On Mon, Mar 26, 2018 at 1:17 PM, Igor Stoppa <igor.stoppa at huawei.com> wrote:
> On 26/03/18 22:24, Sargun Dhillon wrote:
>> This patch introduces a mechanism to add mutable hooks at the end of the
>> callback chain for each LSM hook. It allows for built-in kernel LSMs
>> to be unloaded, as well as modular LSMs to be loaded after boot-time.
>> It also does not compromise the security of hooks which are never
>> meant to be unloaded.
> Looking at this from the perspective of really convincing people to use
> other modules, there is a problem, imho.
> [...]
>>       /*
>>        * Register with LSM
>>        */
>> -     security_add_hooks(smack_hooks, ARRAY_SIZE(smack_hooks), "smack");
>> +     security_add_hooks(smack_hooks, ARRAY_SIZE(smack_hooks), "smack",
>> +                             false);
> Hardcoding what is (im)mutable will never satisfy everyone.
> If, instead, this decision was delegated to the kernel command line, it
> would be possible to have any module to become immutable -or not-
> depending on the default values and the configuration received at boot.
> A distro could ship with its defaults and then any user could
> reconfigure it, without having to recompile or install anything, just
> editing the command line.
> --
> igor
Today, the only "mutable" module we have is SELinux.

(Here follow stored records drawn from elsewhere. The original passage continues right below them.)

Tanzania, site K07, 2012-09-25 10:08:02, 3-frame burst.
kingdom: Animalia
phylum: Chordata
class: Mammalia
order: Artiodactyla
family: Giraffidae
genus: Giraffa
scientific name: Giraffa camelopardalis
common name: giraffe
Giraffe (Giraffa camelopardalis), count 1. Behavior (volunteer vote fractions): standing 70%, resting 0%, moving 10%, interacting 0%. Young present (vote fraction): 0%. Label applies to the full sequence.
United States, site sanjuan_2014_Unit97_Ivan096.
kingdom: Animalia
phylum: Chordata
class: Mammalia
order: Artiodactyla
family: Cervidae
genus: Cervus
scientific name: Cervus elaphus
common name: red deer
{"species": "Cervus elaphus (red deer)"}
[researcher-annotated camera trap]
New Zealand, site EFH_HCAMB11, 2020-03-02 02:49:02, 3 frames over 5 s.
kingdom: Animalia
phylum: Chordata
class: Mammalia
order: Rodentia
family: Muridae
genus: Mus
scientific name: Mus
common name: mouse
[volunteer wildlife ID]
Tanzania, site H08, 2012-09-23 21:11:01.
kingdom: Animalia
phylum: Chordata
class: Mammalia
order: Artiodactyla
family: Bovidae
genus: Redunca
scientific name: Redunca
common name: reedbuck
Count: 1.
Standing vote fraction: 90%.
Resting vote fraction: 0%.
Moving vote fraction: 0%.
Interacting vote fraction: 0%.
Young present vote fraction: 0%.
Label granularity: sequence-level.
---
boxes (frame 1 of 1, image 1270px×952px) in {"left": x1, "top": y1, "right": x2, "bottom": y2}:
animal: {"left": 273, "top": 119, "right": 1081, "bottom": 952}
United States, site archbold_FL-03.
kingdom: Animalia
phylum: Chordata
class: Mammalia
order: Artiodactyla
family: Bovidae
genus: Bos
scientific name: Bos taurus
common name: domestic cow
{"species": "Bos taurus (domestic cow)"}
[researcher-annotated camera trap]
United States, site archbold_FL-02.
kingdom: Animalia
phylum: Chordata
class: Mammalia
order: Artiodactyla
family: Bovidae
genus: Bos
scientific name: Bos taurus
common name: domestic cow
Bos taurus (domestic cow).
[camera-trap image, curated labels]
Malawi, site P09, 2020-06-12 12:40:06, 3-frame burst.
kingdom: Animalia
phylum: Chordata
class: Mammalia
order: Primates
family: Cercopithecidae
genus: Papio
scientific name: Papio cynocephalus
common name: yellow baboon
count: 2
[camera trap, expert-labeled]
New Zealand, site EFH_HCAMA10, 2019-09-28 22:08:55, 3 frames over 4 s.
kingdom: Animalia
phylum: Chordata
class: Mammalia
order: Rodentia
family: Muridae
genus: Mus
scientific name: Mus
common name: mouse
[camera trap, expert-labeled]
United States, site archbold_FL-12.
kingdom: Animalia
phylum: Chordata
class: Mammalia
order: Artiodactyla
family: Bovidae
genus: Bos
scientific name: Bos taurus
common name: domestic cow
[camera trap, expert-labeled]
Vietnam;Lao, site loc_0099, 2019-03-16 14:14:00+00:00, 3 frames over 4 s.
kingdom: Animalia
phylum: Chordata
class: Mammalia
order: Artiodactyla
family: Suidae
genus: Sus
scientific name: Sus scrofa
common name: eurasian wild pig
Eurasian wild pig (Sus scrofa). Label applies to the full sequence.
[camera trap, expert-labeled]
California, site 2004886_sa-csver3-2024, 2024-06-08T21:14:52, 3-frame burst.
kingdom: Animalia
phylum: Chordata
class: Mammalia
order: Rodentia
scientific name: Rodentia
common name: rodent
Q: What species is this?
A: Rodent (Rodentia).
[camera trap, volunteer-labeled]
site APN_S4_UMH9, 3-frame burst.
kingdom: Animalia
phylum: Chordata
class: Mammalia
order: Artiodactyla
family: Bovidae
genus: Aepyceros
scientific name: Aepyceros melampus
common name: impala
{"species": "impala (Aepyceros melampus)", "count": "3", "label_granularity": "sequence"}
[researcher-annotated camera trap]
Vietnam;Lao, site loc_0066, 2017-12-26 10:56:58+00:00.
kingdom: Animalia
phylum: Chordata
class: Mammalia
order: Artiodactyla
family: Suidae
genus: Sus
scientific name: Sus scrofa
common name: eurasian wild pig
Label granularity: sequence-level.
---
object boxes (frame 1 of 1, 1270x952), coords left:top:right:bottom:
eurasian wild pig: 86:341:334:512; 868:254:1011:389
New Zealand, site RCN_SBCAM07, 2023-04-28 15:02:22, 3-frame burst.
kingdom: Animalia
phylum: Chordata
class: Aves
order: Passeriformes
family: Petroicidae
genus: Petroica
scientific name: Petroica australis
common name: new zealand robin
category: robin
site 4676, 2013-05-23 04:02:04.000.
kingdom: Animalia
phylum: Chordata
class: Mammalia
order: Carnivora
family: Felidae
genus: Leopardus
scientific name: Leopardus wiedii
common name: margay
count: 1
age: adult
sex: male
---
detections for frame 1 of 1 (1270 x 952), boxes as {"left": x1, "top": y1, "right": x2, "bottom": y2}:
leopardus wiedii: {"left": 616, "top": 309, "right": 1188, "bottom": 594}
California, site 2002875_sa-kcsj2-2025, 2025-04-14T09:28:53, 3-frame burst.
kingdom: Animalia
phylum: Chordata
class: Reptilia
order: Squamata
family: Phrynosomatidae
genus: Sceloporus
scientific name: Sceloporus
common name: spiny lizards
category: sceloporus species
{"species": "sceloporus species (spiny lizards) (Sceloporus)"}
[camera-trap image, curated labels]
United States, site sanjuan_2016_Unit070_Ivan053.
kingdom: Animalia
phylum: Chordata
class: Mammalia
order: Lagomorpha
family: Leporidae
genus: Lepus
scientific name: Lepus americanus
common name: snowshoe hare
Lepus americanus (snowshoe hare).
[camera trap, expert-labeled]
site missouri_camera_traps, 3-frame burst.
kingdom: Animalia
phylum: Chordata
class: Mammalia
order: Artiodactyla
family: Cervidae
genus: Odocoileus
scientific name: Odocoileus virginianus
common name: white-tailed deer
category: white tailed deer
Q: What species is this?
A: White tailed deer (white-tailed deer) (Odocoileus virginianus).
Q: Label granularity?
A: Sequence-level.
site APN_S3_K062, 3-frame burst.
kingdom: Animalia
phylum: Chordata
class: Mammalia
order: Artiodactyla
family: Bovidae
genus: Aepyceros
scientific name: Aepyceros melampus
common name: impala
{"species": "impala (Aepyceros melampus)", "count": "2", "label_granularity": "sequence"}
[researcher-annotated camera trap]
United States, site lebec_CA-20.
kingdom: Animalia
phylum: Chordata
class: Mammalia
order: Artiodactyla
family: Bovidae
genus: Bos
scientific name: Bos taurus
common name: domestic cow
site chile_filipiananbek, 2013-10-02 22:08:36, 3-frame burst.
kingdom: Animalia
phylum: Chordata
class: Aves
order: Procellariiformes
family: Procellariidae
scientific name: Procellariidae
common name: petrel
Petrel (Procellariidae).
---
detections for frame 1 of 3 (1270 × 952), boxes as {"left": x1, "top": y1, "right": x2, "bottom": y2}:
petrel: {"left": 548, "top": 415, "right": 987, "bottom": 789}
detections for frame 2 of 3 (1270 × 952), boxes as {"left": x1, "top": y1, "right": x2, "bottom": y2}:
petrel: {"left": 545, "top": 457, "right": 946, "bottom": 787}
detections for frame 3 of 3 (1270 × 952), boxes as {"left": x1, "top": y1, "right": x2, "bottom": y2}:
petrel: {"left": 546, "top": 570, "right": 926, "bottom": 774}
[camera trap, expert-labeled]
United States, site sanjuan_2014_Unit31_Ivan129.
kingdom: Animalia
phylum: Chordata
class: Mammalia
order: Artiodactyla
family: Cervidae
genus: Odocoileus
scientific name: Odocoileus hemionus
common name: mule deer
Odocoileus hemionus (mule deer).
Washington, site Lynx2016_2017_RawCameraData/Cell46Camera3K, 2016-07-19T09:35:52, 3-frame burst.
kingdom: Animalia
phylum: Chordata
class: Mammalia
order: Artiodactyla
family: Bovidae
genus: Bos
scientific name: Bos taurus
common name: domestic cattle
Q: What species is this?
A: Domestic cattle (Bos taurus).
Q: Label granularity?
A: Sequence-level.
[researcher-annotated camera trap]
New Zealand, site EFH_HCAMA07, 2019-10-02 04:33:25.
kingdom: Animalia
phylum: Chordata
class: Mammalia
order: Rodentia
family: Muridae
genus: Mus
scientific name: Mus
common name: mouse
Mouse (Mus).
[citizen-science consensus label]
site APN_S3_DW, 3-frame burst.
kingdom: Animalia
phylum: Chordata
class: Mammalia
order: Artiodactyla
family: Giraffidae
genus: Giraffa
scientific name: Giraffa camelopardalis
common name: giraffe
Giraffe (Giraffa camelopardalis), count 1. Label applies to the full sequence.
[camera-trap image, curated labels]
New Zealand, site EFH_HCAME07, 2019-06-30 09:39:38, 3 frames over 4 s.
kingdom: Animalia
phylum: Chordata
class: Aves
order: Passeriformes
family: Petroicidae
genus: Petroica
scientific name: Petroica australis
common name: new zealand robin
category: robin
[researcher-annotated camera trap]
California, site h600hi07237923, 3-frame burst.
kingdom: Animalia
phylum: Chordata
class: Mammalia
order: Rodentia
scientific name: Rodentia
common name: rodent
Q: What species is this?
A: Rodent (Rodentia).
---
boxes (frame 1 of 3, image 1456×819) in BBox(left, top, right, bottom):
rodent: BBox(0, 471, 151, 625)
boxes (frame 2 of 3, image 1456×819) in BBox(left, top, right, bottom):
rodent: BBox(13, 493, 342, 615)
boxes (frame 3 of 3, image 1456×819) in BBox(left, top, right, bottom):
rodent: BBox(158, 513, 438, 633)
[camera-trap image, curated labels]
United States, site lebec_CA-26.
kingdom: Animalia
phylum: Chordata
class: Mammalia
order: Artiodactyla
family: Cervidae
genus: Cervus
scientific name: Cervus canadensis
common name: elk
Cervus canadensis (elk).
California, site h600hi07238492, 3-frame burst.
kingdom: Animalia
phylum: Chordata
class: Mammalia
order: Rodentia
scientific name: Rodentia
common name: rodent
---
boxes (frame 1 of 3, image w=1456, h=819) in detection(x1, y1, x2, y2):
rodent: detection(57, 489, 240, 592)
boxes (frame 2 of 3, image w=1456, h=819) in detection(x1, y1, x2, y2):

It has a kernel
config flag which determines if it is unloadable (mutable) or not. If
you look at the patchset, it, in fact, sets mutability based on that
config flag:

-       security_add_hooks(selinux_hooks, ARRAY_SIZE(selinux_hooks), "selinux");
+       security_add_hooks(selinux_hooks, ARRAY_SIZE(selinux_hooks), "selinux",
+                               IS_ENABLED(CONFIG_SECURITY_SELINUX_DISABLE));

Similarly, modules can change this behaviour based on their own
choices, whether that be config flags, boot parameters, or similar. In
my opinion, most LSMs should never be unloadable. In fact, we don't
really have a safe way (in this patchset) to unload the security
modules' code safely. Doing this would either require usage of (s)rcu,
or a similar concurrency control mechanism.